0. RpcEnv
整个通信的核心,为通信构建环境,启动server; 建立RpcEndpoint,所有RpcEndpoint(提供某类服务)都需要注册到RpcEnv; 消息路由,也就是整个RpcEndpoint的通信都交给RpcEnv, 屏蔽了rpc调用与本地调用,让上层专注endpiont的设计,通信细节全部封装到RpcEnv。目前唯一的实现就是NettyRpcEnv,以Netty作为rpc的基础。
NettyRpcEnv
[soark-core] org.apache.spark.rpc.netty.NettyRpcEnv
class NettyRpcEnv extends RpcEnv with Logging {
val role //diver or executor
val transportConf: TransportConf //spark.rpc.*
val dispatcher: Dispatcher //
val streamManager: NettyStreamManager //
val transportContext: TransportConext = new TransportContext(transportConf,
new NettyRpcHandler(dispatcher, this, streamManager))//
val clientFactory: TransportClientFactory //
//A separate client factory for file downloads. This avoids using the same RPC handler as
//the main RPC context, so that events caused by these clients are kept isolated from the main RPC traffic.
var fileDownloadFactory: TransportClientFactory //文件下载专用,避免影响
val timeoutScheduler: SchedulerExecutorService
// Because TransportClientFactory.createClient is blocking, we need to run it in this thread pool
// to implement non-blocking send/ask.
val clientConnectionExecutor: ThreadPoolExecutor
var server: TransportServer
val outboxes: ConcurrentHashMap[RpcAddress, Outbox]
lazy val address: RpcAddress
}
RpcEndpointRef作为通信的发起端,关联某个RpcEndpoint,通过ref进行通信, ref用uri表示为 :
Remote: spark://{endpointName}@{ip}:{port}
Client: spark-client://{endpointName}
dispatcher就是根据不同的endpoint name进行消息分发,交给对应的endpoint进行处理。
2. Client端的建立与通信
NettyRpcEnv
在driver和executor上都会创建,我们按照一次请求来分析源码
这里我们介绍一个executor与DriveEndpoint通信获取SparkAppConfig的过程,此时driver端建立的TransportServer是server, executor作为client发起请求获取配置信息。

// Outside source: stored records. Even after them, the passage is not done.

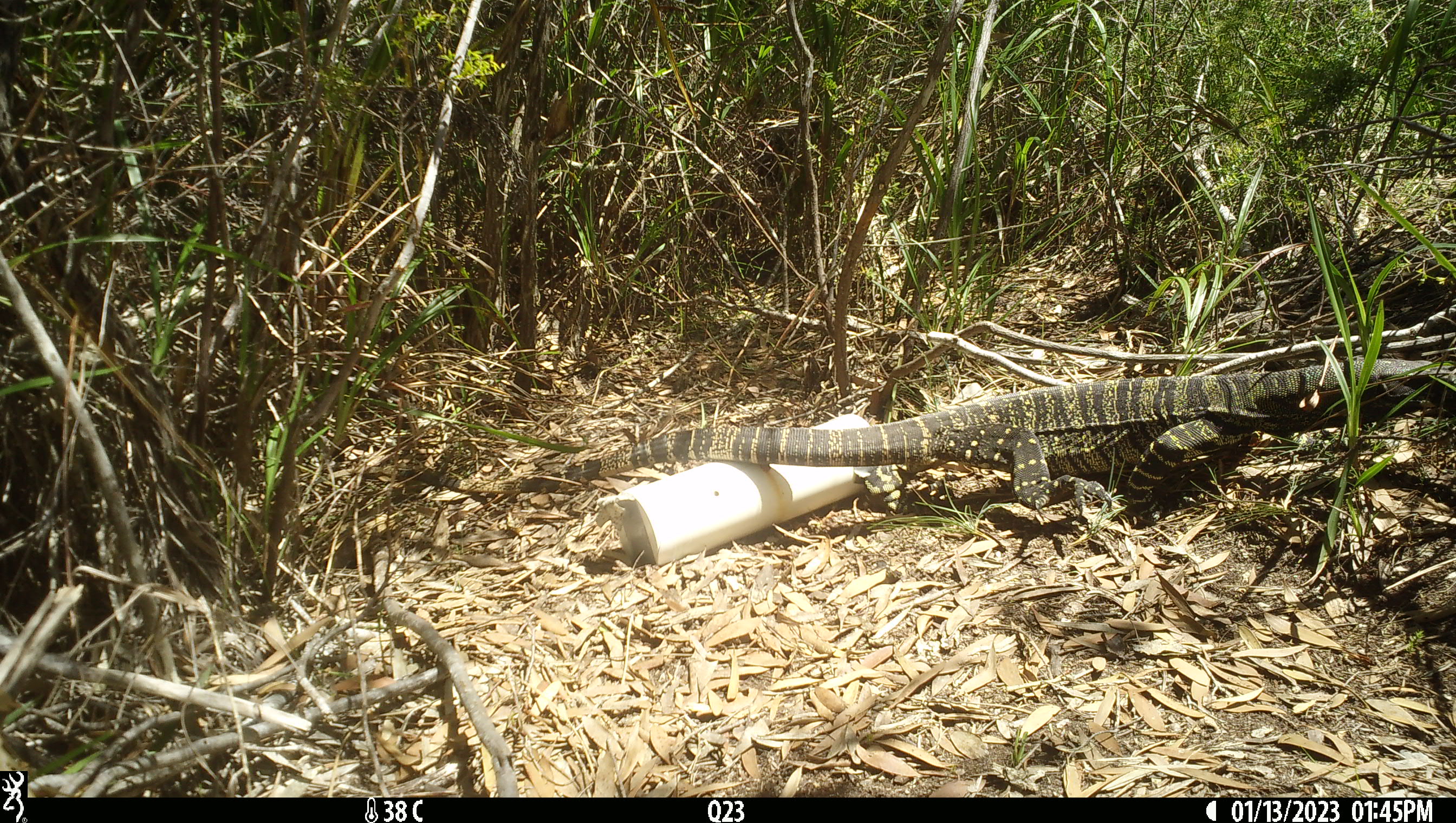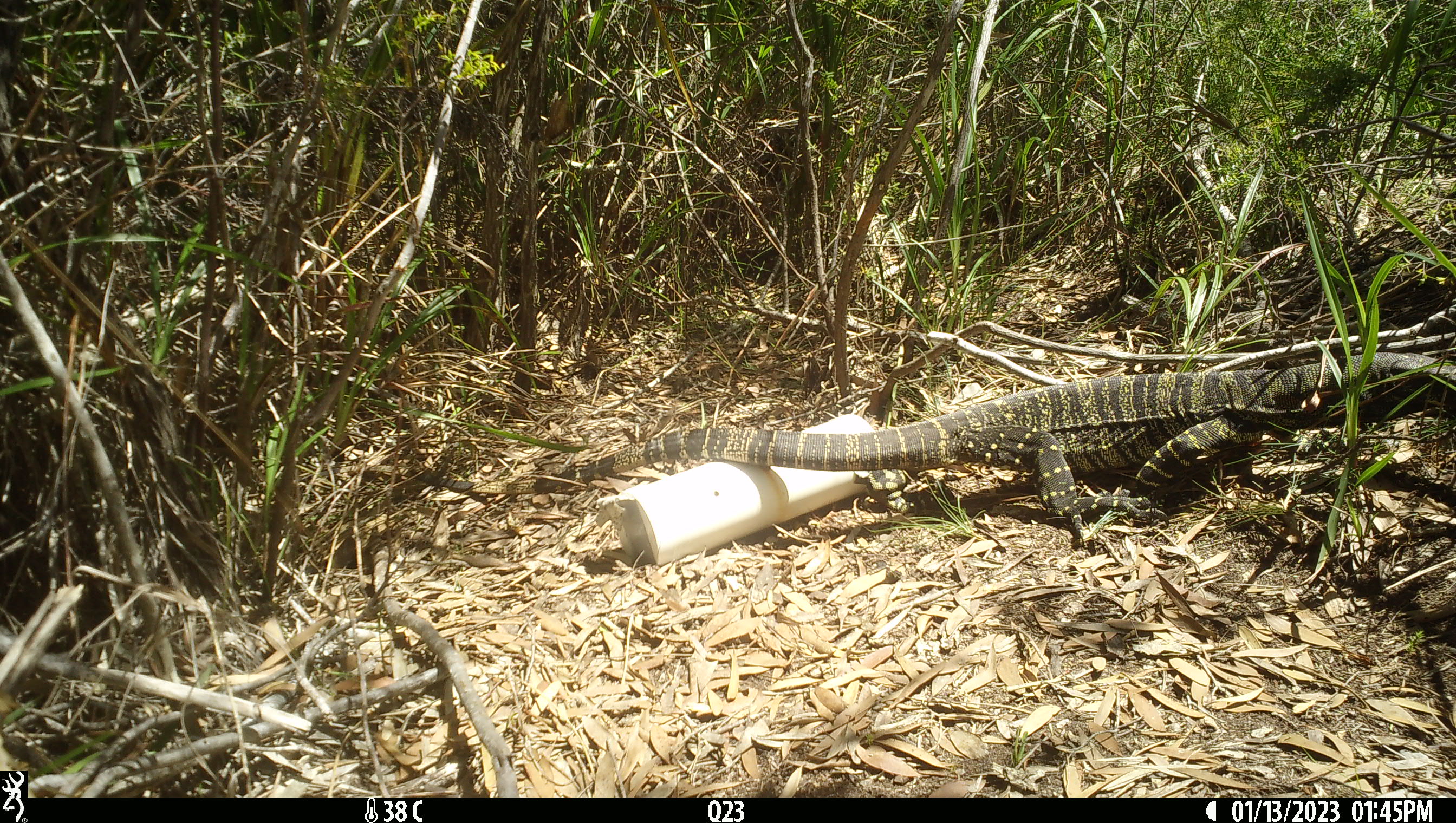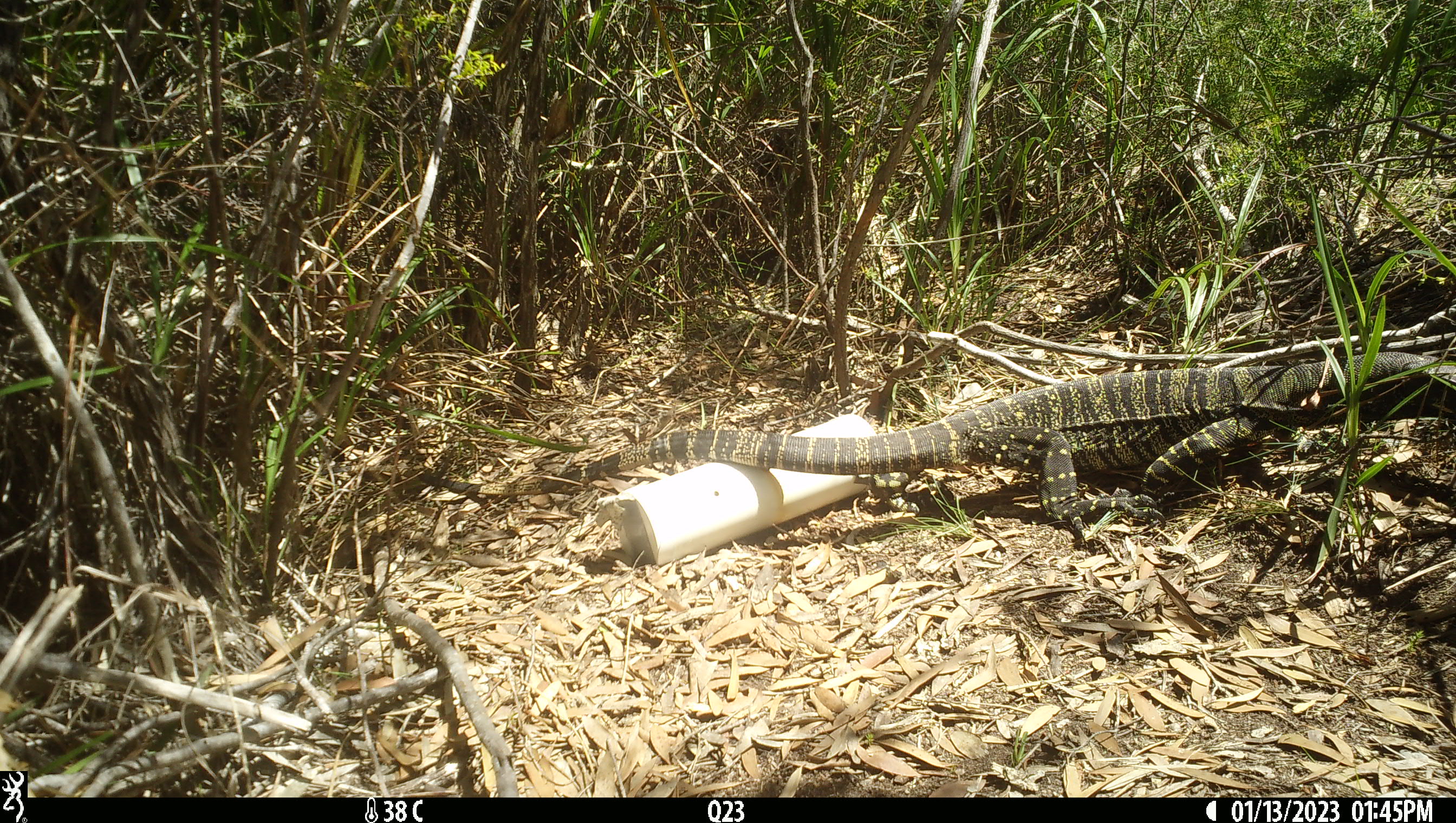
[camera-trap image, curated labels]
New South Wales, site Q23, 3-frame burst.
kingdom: Animalia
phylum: Chordata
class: Reptilia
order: Squamata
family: Varanidae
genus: Varanus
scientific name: Varanus varius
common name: lace monitor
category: goanna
Goanna (lace monitor) (Varanus varius).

DriverEndpoint是在初始化SparkContext里创建的。具体为CoarseGrainedSchedulerBackend
的字段中构造的
[spark-core] org.apache.spark.scheduler.cluster.CoarseGrainedSchedulerBackend
class CoarseGrainedSchedulerBackend(scheduler: TaskSchedulerImpl, val rpcEnv: RpcEnv)
extends ExecutorAllocationClient with SchedulerBackend with Logging {
...
//setup driverEndpoint
val driverEndpoint = rpcEnv.setupEndpoint(ENDPOINT_NAME, createDriverEndpoint())
...
}
请求的发起
CoarseGrainedExecutorBackend作为spark的executor启动类。在启动后时需要获取SparkAppConfig
[spark-core] org.apache.spark.executor.CoarseGrainedExecutorBackend
object CoarseGrainedExecutorBackend extends Logging {
def main(args: Array[String]): Unit = {
//匿名函数,创建backend对象
val createFn: (RpcEnv, Arguments, SparkEnv, ResourceProfile) =>
CoarseGrainedExecutorBackend = { case (rpcEnv, arguments, env, resourceProfile) =>
new CoarseGrainedExecutorBackend(rpcEnv, arguments.driverUrl, arguments.executorId,
arguments.bindAddress, arguments.hostname, arguments.cores, arguments.userClassPath, env,
arguments.resourcesFileOpt, resourceProfile)
}
run(parseArguments(args, this.getClass.getCanonicalName.stripSuffix("$")), createFn)
System.exit(0)
}
//
def run(
arguments: Arguments,
backendCreateFn: (RpcEnv, Arguments, SparkEnv, ResourceProfile) =>
CoarseGrainedExecutorBackend): Unit = {
...
//这是一个临时的NettyRpcEnv用于获取driver的RpcEndpointRef
val fetcher = RpcEnv.create(
"driverPropsFetcher",
arguments.bindAddress,
arguments.hostname,
-1,
executorConf,
new SecurityManager(executorConf),
numUsableCores = 0,
clientMode = true)
...
//这里构造一个driver的rpcEndpointRef
// spark://CoarseGrainedScheduler@{ip}:{port}
driver = fetcher.setupEndpointRefByURI(arguments.driverUrl)
...
//通过ref进行rpc调用获取SparkAppConfig
val cfg = driver.askSync[SparkAppConfig](RetrieveSparkAppConfig(arguments.resourceProfileId))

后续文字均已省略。